PERL for Biologists

Course by Kurt Stüber

Previous, Part 2, Next

Introduction to PERL arrays

Scalar arrays:

PERL arrays are indicated by the @-sign:
Examples:
@month
@weekday
@measurement

Array names are formed in a similar way as variable names and are subject to the same rules. Only the starting $ is replaced by an @-sign.

Arrays can be filled at the time of declaration:

@month = ("January", "February", "March", "April", "June", "July", "August", "September", "October", "November", "December" );
@weekday = ( "Monday", "Tuesday", "Wednesday", "Thursday", "Friday", "Saturday", "Sunday" );
@measurement = ( 12, 3, 56, 17, 8, 32, 24 );
@base = ( "T","C","A","G" );
@amino_acid = ( "Ala", "Cys", "Asp", "Glu", "Phe", "Gly", "His", "Ile", "Lys", "Leu", "Met", "Asn", "Pro", "Gln", "Arg", "Ser", "Thr", "Val", "Trp", "Tyr", "***" );

The individual values in an array can be addressed by their indices.

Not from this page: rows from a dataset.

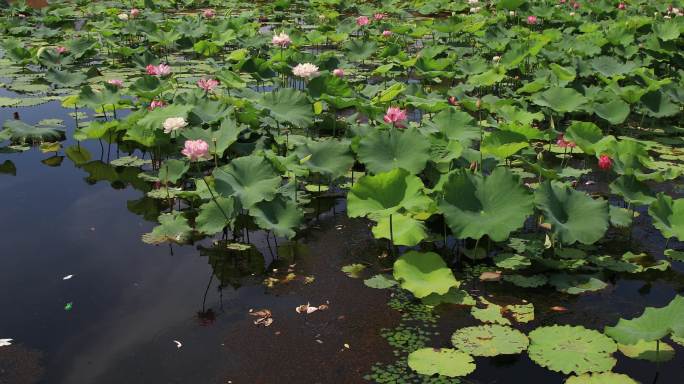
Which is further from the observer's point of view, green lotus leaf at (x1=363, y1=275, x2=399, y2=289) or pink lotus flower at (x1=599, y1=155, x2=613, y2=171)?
pink lotus flower at (x1=599, y1=155, x2=613, y2=171)

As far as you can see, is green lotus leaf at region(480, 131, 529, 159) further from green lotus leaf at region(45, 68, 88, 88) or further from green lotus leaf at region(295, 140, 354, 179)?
green lotus leaf at region(45, 68, 88, 88)

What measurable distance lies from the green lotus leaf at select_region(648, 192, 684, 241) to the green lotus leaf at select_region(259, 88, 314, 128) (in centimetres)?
228

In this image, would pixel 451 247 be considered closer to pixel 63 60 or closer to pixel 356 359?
pixel 356 359

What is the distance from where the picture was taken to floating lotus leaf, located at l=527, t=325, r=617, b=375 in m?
2.45

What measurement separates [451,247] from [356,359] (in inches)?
43.5

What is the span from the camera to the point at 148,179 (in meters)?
4.29

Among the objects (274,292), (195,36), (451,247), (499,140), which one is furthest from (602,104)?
(195,36)

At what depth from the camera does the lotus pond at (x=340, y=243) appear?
2539 millimetres

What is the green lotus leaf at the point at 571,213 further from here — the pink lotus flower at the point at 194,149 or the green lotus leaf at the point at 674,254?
the pink lotus flower at the point at 194,149

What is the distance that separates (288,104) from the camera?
455 cm

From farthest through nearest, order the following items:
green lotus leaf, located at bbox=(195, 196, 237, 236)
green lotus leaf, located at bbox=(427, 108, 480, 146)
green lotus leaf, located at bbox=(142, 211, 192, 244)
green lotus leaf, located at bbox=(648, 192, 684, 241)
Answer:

The values are automatically enumerated, starting by the index 0.

print $month[ 0 ];

This command will produce the word January as output. If in an expression a single element of an array is to be used, then the @-sign is replaced again with the $-sign. The index of the element is indicated between two square brackets [].

Size of arrays

PERL allows arrays of diffent lenths. Also the length (or number of elements) of an array can vary during the execution of the program. When one desires to know the length of an array this can be calculated from the following statement:

$no_of_months = @month;

When a single variable is assigned to a complete array the single variable obtains the number of elements in the array. The above statement will put the variable $no_of_months equal to 12. Note that in the array no element with the number 12 does exist, the elements are numbered starting with 0 and ending with 11.

Associative Arrays

PERL knows another type of array, called "associative array". Here the elements are indexed not by numbers but by arbitrary strings:

%month_long = ( "Jan", "January",   "Feb", "February", "Mar", "March",    "Apr", "April",                 "May", "May",       "Jun", "June",     "Jul", "July",     "Aug", "August",                 "Sep", "September", "Oct", "October",  "Nov", "November", "Dez", "Dezember" );

Here we have pairs of keys and values. "Jan" is the Key and "January" the corresponding value. And so on for "Feb" and "February", "Mar" and "March" etc. An individual value is then specified using its corresponding key:

print $month_long{ "Jan" );

This statement will print the full name of the first month: January.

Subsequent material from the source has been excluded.